Y era un río, pero uno como los qualinestis no habían visto nunca. Los elfos se agolparon en la ribera y contemplaron un tanto consternados el agua que fluía roja como la sangre. Los hombres de las Praderas les aseguraron que el agua era potable, que el color rojo se debía a las rocas entre las que corría el río. Quizá los adultos habrían vacilado todavía, pero los niños se soltaron de sus padres y corrieron para chapotear en el agua que borbotaba alrededor de las raíces de una ceiba gigante. A no tardar, lo que quedaba de la nación qualinesti reía, chapoteaba y se divertía en el río Torath.

—Aquí os dejamos —anunció Wanderer—. Podéis vadear el río por este punto. Al otro lado, a sólo unos cuantos kilómetros, llegaréis a los restos de la calzada del Rey, el camino que os llevará a Silvanesti. El río corre junto a esta calzada durante muchos kilómetros, así que tendréis agua de sobra. Tampoco os faltará comida, ya que los frutos de los árboles que crecen a lo largo del río están en sazón en esta época del año.

Wanderer le tendió la mano a Gilthas.

—Os deseo suerte y éxito al final del viaje. Y para ti, ojalá que algún día oigas el canto de las estrellas.

—Qué sus voces nunca callen para ti, amigo mío —contestó Gilthas mientras le estrechaba la mano con afecto—. Nunca podré agradecerte bastante lo que tú y tu gente habéis hecho por...

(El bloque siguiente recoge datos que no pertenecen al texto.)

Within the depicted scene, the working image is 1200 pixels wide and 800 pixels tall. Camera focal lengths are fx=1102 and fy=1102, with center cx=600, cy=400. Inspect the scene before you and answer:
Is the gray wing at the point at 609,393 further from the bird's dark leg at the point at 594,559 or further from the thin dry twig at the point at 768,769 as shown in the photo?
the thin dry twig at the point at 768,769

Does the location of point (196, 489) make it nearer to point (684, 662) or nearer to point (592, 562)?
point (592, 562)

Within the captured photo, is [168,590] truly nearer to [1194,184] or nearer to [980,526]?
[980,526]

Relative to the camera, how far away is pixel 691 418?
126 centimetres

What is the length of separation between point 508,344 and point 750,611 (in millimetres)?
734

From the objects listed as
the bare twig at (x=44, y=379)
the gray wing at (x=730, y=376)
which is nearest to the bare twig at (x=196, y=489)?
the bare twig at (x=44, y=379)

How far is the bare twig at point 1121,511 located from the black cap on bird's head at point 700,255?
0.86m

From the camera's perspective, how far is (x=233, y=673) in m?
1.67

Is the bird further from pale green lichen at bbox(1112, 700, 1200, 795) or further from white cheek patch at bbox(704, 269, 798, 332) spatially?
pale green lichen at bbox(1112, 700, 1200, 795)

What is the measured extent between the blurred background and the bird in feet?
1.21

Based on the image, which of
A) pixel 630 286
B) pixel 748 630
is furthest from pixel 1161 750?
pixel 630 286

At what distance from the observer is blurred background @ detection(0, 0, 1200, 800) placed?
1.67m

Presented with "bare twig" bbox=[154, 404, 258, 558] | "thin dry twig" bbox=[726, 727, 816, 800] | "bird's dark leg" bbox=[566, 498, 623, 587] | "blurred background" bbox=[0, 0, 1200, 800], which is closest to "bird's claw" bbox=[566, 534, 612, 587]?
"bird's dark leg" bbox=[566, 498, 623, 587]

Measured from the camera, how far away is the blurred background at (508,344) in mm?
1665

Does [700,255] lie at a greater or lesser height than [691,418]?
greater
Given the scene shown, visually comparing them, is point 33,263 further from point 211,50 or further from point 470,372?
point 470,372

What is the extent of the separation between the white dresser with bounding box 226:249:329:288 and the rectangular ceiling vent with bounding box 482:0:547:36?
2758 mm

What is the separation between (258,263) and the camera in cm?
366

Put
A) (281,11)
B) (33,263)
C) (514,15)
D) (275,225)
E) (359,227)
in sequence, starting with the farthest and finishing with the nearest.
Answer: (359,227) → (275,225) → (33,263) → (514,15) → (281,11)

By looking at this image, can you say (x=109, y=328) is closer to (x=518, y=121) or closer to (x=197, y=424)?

Se interrumpió, ya que le estaba hablando a la espalda de Wanderer. Dicho todo lo que era necesario, el hombre de las Praderas hizo un gesto a sus compañeros y los condujo de vuelta al desierto.

—Qué gente tan extraña —comentó
La Leona—
. Son rudos y zafios y aman las rocas, cosa que jamás entenderé, pero resulta que los admiro.

—También yo —convino Gilthas—. Nos salvaron la vida, salvaron a la nación qualinesti. Espero que nunca tengan que lamentar lo que han hecho por nosotros.

—¿Y por qué iba a ocurrir eso? —inquirió
La Leona,
sobresaltada.

—No lo sé, amor mío. No lo sé. Es sólo una sensación que tengo.

Se alejó, dirigiéndose al río, y dejó a su esposa mirándolo con una expresión preocupada y consternada.

19

La mentira

Alhana Starbreeze se encontraba sola, sentada en el refugio que le habían construido los elfos que todavía poseían algún poder mágico, al menos el suficiente para ordenar a los árboles que proporcionaran un cobijo seguro para la exiliada reina elfa. Sin embargo resultó que los elfos no necesitaron su magia, pues los árboles, que siempre habían amado a esa raza, al ver a su reina vencida por la pena y el agotamiento y a punto de desplomarse, doblaron las ramas por voluntad propia y colgaron protectoras sobre ella, las hojas entrelazadas para impedir el paso de la lluvia y el viento. La hierba formó una suave y densa alfombra para servirle de lecho. Los pájaros cantaron suavemente a fin de atenuar su dolor.